→ Directions for this task
Among the entries that follow, locate the line with "Tom preocupado por" and the line with "Kate Hudson Style". Output those lines and all lines in between, exactly, minus the pictures.

--- START ---

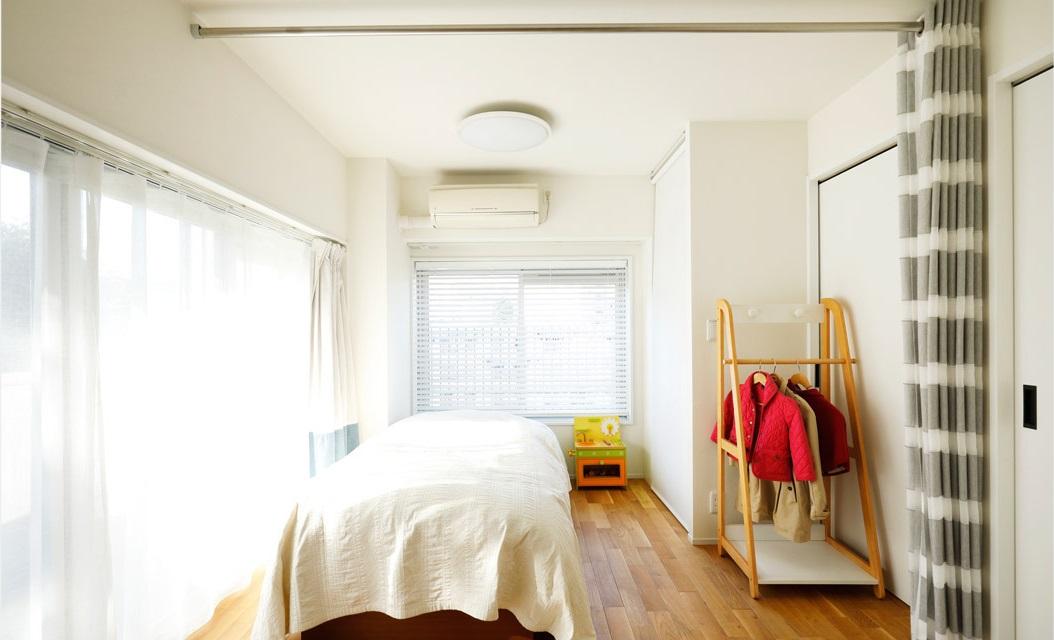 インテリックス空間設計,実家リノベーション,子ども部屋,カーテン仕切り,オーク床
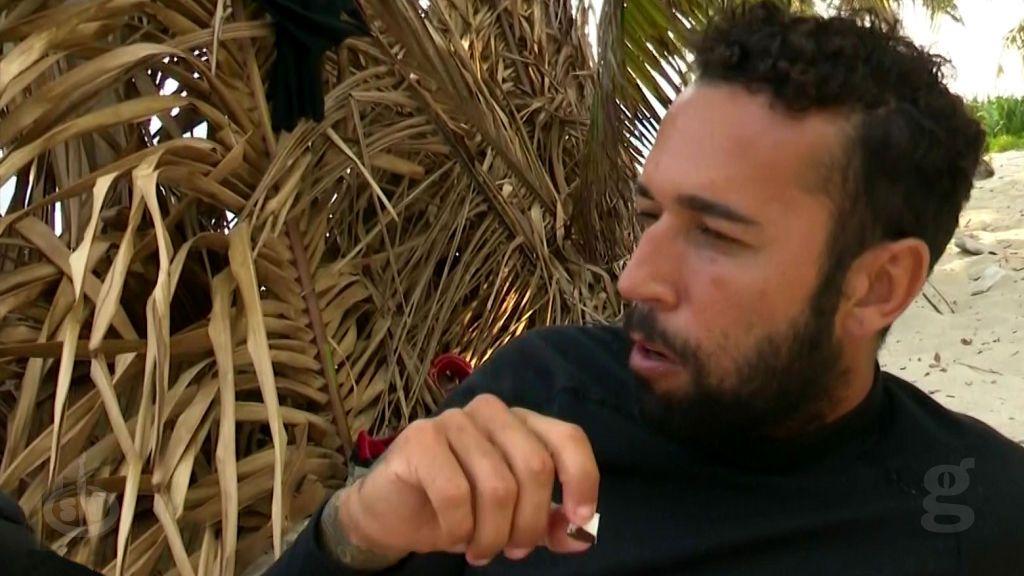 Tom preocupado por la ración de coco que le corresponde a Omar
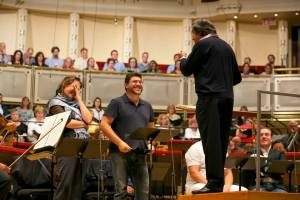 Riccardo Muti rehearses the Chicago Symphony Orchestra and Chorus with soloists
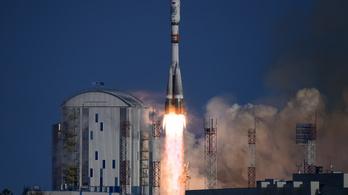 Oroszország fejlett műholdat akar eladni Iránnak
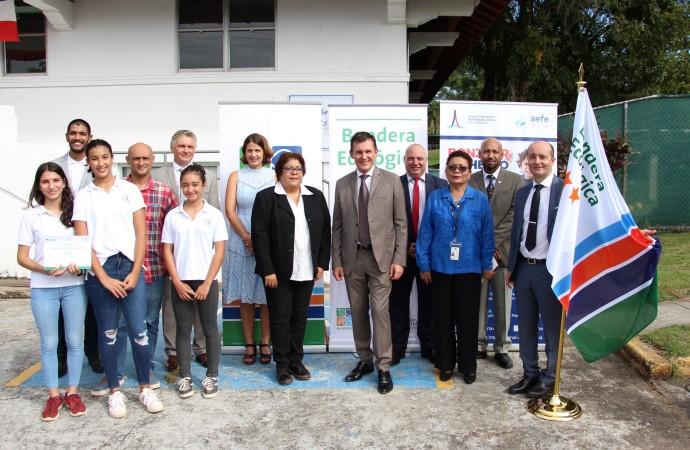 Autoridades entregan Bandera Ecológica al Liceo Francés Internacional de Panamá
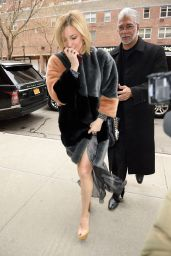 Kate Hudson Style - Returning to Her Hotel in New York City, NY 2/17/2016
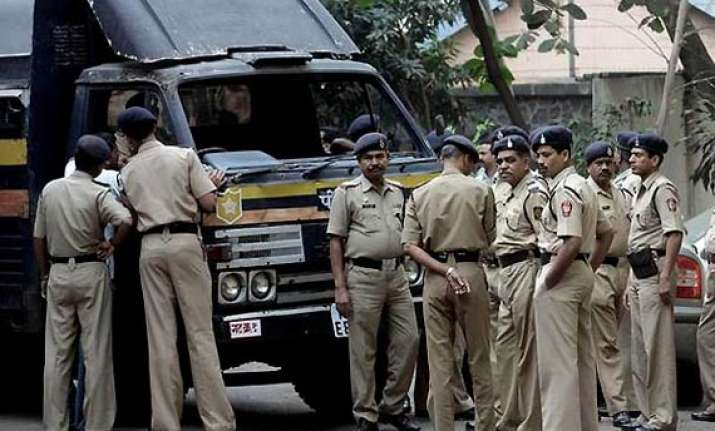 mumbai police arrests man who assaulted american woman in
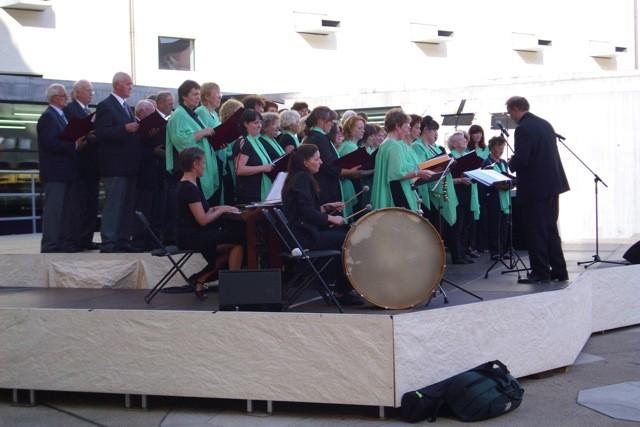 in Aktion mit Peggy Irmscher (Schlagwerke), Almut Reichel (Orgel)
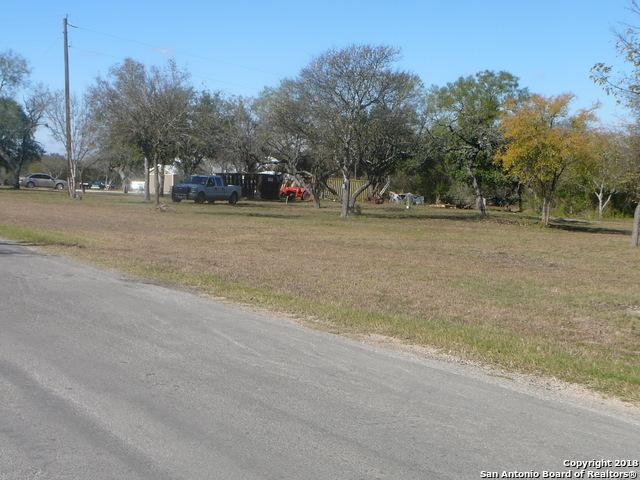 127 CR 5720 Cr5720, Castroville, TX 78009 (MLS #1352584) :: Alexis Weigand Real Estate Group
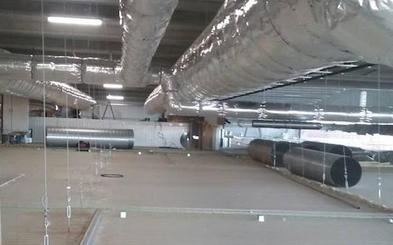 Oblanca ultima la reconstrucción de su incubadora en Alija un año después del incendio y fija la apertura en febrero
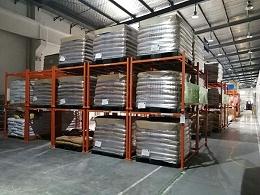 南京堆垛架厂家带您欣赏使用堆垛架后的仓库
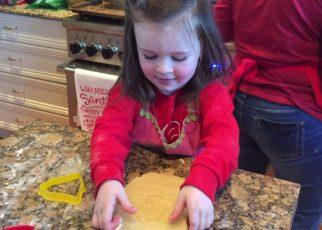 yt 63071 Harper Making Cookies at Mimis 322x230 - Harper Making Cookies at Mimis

--- END ---
--- START ---

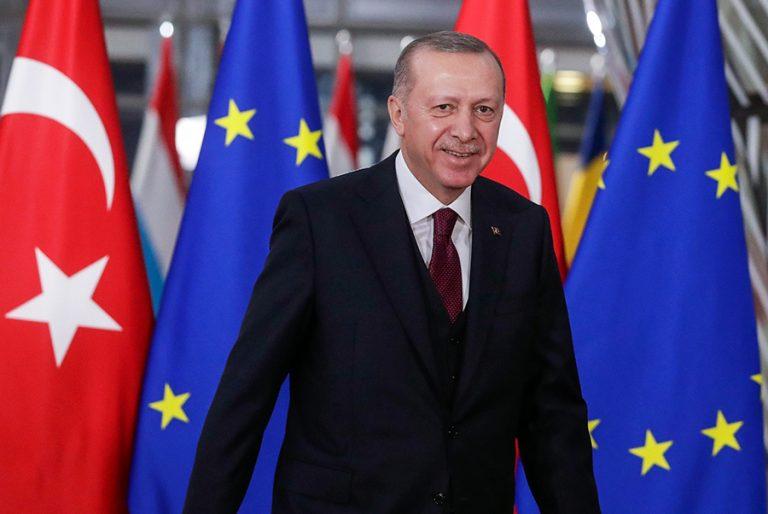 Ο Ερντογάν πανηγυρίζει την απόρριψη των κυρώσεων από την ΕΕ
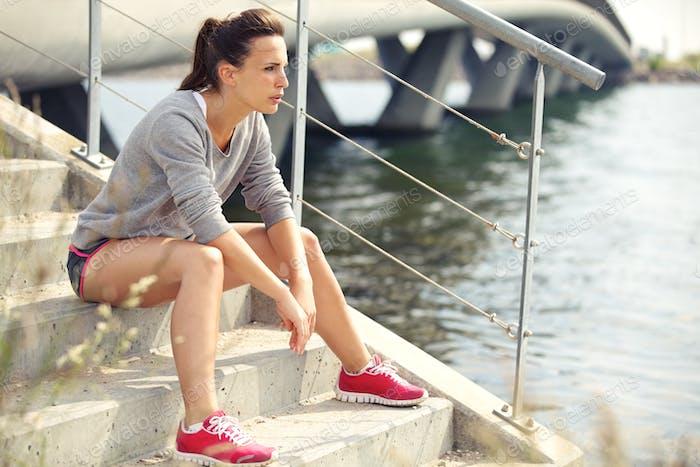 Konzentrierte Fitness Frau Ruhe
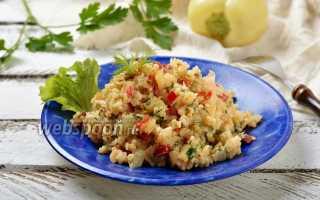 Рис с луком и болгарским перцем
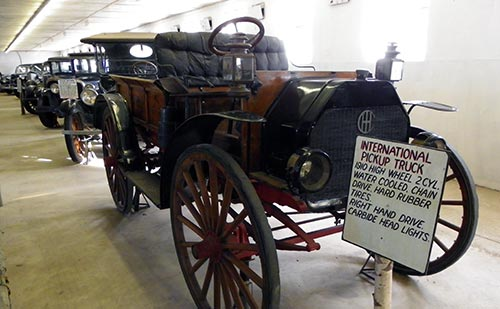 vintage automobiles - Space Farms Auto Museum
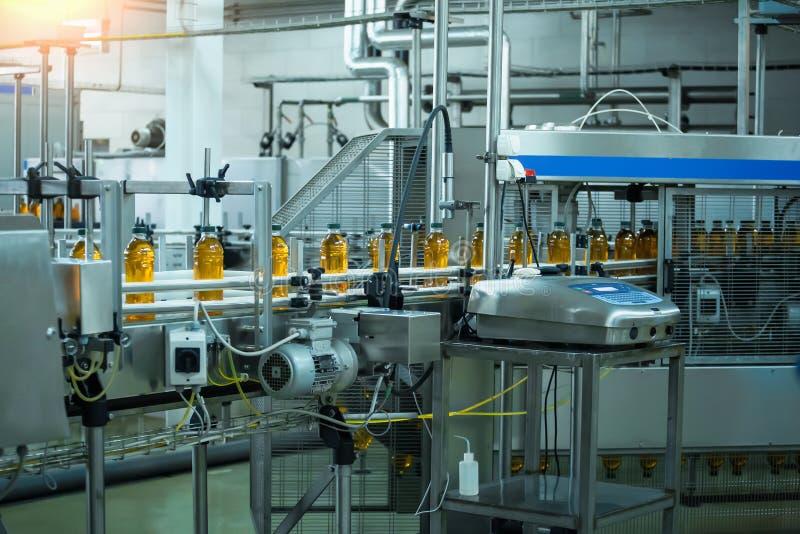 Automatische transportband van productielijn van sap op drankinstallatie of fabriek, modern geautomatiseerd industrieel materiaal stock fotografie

--- END ---

→ Expected answer
 Tom preocupado por la ración de coco que le corresponde a Omar
 Riccardo Muti rehearses the Chicago Symphony Orchestra and Chorus with soloists
 Oroszország fejlett műholdat akar eladni Iránnak
 Autoridades entregan Bandera Ecológica al Liceo Francés Internacional de Panamá
 Kate Hudson Style - Returning to Her Hotel in New York City, NY 2/17/2016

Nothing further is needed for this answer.